Wednesday, March 03, 2010

U.S. Economy: Service Industries Expand More Than Anticipated


Service industries in the U.S. accelerated in February more than anticipated, indicating the economic expansion may soon create jobs following the worst employment slump in the post-World War II era.

The Institute for Supply Management’s index of non- manufacturing businesses, which covers almost 90 percent of the economy, increased to 53 from 50.5 in January. Last month’s reading was the highest since October 2007 and exceeded all estimates of 73 economists surveyed by Bloomberg News.

The factory rebound that helped the economy emerge from the recession is starting to filter to other industries, giving a boost to companies such as Macy’s Inc. Stocks climbed as another report showed job losses cooled in February and pointed to gains in employment as soon as this month.

“We’re starting to see a broadening of the economic recovery,” said Richard DeKaser, chief economist at Woodley Park Research in Washington, whose forecast of 52.9 was the highest in the Bloomberg survey.
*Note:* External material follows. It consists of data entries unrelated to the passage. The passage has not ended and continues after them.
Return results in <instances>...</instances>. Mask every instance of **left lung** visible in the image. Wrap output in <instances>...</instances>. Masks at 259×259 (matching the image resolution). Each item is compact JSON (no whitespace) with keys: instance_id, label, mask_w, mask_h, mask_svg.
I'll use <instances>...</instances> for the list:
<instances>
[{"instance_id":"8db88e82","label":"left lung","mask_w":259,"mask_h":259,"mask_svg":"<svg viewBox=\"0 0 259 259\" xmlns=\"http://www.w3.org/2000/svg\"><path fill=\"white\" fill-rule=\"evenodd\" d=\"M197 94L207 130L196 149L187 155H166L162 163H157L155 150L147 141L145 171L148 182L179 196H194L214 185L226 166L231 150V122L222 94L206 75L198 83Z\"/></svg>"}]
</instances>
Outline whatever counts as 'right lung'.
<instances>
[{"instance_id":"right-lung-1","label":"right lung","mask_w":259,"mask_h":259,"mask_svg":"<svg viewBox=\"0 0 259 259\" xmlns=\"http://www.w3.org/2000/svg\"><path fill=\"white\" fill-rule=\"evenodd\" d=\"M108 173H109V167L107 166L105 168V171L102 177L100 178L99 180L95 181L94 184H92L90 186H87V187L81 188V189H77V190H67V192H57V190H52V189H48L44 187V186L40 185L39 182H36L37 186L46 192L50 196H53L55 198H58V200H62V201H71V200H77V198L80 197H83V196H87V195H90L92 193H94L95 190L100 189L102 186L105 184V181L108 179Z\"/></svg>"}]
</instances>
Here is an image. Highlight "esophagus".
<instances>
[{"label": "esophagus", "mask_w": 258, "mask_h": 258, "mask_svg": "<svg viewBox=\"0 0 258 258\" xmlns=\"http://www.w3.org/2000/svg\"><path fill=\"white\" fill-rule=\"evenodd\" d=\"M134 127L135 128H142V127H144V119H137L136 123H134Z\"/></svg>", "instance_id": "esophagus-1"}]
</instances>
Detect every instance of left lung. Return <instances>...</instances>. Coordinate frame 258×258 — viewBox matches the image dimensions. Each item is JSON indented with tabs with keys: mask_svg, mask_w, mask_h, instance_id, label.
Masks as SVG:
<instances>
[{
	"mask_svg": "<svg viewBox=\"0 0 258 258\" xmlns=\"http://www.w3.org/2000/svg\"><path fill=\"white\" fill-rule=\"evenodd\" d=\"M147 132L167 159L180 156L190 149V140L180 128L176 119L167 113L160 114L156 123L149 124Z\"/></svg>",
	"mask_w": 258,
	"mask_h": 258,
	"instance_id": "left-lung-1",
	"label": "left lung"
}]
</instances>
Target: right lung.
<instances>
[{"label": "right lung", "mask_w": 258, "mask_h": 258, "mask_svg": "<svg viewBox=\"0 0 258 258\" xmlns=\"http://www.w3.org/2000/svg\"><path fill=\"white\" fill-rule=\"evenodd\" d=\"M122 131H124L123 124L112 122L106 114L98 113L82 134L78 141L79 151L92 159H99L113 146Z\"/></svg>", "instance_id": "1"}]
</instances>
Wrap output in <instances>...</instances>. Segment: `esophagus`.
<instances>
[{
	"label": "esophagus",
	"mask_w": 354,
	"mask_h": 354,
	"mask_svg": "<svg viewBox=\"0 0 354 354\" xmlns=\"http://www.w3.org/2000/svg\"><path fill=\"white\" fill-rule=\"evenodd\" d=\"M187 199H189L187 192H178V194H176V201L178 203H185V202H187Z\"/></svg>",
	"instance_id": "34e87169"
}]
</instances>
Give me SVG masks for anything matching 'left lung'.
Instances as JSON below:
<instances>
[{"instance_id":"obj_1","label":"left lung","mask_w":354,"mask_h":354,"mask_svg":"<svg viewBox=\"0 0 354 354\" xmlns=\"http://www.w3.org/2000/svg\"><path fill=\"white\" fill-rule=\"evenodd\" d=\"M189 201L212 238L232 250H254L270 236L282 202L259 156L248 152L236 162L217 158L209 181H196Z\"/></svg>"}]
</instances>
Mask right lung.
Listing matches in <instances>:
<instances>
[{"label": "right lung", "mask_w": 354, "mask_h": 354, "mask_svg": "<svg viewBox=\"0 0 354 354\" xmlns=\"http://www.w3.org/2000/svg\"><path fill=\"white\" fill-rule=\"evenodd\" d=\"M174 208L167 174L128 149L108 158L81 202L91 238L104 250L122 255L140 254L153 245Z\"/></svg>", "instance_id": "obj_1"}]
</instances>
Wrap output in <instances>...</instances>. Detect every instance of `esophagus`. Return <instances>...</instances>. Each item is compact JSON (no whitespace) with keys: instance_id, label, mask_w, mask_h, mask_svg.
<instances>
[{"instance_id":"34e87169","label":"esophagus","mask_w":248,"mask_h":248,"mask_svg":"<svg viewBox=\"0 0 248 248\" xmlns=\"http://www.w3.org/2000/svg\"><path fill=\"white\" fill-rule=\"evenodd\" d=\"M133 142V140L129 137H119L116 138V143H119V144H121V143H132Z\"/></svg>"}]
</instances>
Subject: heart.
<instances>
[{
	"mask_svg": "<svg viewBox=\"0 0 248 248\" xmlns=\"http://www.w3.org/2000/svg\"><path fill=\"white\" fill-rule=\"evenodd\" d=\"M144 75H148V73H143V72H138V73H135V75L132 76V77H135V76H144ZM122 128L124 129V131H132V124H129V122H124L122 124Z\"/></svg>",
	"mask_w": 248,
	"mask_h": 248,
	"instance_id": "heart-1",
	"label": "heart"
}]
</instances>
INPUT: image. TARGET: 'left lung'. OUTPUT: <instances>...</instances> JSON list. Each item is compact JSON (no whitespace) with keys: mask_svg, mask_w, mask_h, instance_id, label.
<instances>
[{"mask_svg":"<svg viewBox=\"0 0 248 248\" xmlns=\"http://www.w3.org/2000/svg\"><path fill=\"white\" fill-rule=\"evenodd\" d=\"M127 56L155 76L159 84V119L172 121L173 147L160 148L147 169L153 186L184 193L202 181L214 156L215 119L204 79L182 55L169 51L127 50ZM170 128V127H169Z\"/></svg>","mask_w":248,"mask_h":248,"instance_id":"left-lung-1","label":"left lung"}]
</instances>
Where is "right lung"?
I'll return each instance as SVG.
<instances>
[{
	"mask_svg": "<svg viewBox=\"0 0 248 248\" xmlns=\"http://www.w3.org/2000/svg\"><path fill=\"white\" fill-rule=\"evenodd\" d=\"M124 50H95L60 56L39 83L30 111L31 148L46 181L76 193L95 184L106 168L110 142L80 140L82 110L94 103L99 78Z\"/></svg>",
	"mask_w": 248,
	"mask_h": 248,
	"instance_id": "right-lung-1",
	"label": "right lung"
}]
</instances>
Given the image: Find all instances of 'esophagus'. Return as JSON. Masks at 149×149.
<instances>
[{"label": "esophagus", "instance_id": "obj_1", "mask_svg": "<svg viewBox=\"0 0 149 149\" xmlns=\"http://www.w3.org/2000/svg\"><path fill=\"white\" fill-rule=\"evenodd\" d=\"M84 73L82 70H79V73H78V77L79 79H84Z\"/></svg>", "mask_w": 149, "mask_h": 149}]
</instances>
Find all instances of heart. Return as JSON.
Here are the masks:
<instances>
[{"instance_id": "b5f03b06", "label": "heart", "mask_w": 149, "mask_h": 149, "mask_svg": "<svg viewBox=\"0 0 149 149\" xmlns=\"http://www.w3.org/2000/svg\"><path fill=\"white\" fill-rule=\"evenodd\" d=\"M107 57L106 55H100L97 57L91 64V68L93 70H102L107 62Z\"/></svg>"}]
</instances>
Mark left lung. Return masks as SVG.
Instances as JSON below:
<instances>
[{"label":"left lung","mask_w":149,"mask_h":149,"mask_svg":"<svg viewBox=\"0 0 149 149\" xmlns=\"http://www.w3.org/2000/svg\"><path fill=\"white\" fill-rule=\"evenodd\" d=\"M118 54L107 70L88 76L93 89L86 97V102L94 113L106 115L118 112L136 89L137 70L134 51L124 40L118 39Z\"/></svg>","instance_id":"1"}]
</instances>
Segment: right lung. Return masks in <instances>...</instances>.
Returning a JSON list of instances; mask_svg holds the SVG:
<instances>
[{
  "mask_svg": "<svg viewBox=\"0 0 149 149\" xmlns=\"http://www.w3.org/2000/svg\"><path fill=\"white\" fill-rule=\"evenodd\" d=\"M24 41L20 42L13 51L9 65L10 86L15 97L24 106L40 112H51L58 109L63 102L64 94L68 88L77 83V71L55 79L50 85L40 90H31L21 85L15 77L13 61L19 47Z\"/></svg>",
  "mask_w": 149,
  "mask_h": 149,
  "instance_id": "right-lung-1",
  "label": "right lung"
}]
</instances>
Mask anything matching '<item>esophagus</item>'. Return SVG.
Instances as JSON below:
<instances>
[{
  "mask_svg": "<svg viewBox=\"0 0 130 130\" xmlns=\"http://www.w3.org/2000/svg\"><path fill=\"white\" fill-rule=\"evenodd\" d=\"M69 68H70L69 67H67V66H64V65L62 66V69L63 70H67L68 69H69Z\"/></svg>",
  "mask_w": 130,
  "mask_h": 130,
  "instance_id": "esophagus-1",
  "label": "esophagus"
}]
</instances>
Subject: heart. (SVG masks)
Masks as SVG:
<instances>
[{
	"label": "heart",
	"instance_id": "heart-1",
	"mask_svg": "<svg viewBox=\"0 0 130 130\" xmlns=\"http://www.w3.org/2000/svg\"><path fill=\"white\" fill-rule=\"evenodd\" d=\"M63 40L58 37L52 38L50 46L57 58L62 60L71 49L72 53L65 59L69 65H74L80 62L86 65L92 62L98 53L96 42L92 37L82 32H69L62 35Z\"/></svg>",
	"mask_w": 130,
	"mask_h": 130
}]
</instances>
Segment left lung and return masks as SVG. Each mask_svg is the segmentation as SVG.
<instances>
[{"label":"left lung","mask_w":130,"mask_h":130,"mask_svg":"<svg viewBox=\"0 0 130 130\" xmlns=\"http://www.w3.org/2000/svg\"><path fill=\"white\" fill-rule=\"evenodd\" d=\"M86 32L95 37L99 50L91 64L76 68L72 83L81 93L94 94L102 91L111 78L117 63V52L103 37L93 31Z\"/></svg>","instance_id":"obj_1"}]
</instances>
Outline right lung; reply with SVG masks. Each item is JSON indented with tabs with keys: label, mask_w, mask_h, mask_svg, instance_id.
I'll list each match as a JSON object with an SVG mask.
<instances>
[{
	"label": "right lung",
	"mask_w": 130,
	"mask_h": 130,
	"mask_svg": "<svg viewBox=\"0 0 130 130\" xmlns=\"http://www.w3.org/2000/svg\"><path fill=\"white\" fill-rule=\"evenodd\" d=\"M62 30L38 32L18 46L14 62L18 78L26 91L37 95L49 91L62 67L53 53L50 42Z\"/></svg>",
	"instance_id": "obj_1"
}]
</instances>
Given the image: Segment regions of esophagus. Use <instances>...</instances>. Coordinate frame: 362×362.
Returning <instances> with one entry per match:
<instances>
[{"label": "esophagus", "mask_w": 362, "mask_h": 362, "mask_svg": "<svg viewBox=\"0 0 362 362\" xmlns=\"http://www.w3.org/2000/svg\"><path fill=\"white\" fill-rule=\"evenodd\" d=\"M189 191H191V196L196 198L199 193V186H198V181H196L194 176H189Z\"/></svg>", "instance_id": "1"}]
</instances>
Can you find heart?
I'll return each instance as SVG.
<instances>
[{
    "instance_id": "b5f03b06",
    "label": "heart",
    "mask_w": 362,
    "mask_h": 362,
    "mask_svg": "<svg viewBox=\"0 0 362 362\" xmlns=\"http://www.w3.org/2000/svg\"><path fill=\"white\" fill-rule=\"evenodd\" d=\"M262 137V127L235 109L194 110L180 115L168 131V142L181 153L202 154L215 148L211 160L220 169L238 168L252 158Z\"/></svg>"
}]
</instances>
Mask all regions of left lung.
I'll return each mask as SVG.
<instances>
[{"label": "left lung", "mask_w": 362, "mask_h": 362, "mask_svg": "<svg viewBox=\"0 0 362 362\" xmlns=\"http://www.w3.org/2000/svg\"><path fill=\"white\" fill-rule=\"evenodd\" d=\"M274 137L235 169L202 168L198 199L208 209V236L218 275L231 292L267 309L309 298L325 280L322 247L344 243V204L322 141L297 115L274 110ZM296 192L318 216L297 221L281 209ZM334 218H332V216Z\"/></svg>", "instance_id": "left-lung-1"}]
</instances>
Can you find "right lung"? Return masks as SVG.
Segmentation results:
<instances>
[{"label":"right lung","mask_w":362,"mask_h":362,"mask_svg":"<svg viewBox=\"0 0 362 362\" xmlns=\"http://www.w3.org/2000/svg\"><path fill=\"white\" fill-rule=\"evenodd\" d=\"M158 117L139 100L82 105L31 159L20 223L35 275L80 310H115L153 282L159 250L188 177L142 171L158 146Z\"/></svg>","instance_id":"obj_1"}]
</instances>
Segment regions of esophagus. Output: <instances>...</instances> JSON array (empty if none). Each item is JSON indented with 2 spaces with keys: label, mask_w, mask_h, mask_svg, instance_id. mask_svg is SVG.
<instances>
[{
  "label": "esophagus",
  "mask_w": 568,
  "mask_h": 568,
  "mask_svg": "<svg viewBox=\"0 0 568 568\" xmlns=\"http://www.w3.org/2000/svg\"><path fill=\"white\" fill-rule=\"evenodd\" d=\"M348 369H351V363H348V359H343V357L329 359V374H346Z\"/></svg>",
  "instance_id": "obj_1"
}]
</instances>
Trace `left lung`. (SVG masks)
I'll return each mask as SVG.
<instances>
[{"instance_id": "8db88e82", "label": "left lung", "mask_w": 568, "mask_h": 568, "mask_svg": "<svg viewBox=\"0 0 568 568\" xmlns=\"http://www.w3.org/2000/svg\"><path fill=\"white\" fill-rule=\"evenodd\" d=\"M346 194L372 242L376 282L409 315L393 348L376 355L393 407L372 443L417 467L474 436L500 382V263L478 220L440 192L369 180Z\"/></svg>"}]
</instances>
The data “are encouraging, to say the least.”

The Standard & Poor’s 500 Index rose 0.4 percent to 1,123.14 at 12:13 p.m. in New York. The 10-year Treasury note fell, pushing the yield up to 3.64 percent from 3.61 percent late yesterday.

Economists forecast the ISM index to rise to 51, according to the median estimate in the Bloomberg survey. Estimates ranged from 48.5 to 52.9.